The Senate wasn’t conducting any business, Brinkmann said in court. There were no hearings, no communication with the president. “No one’s there,” she said. “It’s empty.”

A ruling in favor of the challengers, she said, would create an “appointment vacuum” in which, over Senate recesses, no president would have the power to fill a vacancy.

She urged the court not to meddle with a shared understanding between the branches over the scope of Senate recesses. “There is a long, long history that would be disrupted,” Brinkmann told the panel judges.

Griffith, who asked the most questions at today’s hearing, said to Brinkmann that the purpose of recess appointments has changed over time. Now, the judge said, presidents who are frustrated with the Senate, for its treatment of nominees, makes the appointments outright. Griffith suggested the recess appointment authority should not be a “two bites at the apple” power.

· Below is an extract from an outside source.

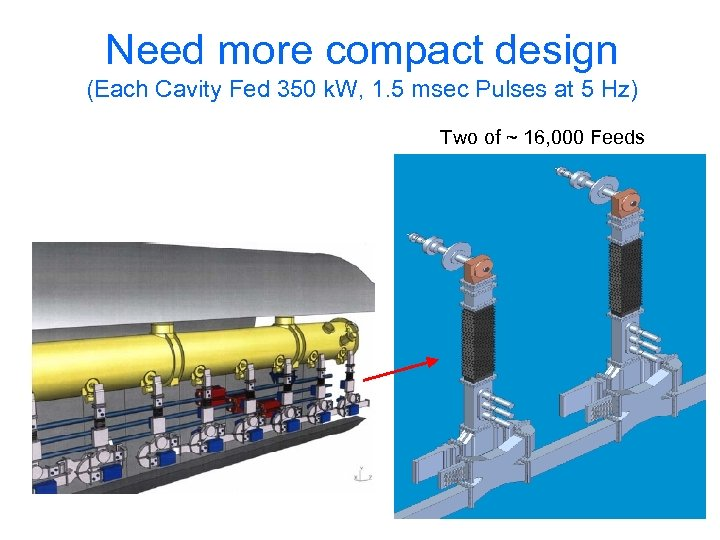 Need more compact design (Each Cavity Fed 350 k. W, 1. 5 msec Pulses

Sentelle expressed some concern that Francisco largely ignored the underlying dispute over collective bargaining between the bottler Noel Canning of Yakima, Washington, and the labor board. (Francisco was arguing on behalf of the company and the U.S. Chamber of Commerce.) The company, Francisco said, does indeed care about whether certain NLRB members are even allowed to be on the board.

Sentelle said he didn’t want the collective bargaining part of the case — Noel Canning is challenging a labor board ruling — to get “completely lost” in the dispute over the recess appointments.

The court didn’t immediately rule after the hearing.

Mike Scarcella is a reporter for The National Law Journal, a Legal affiliate based in New York.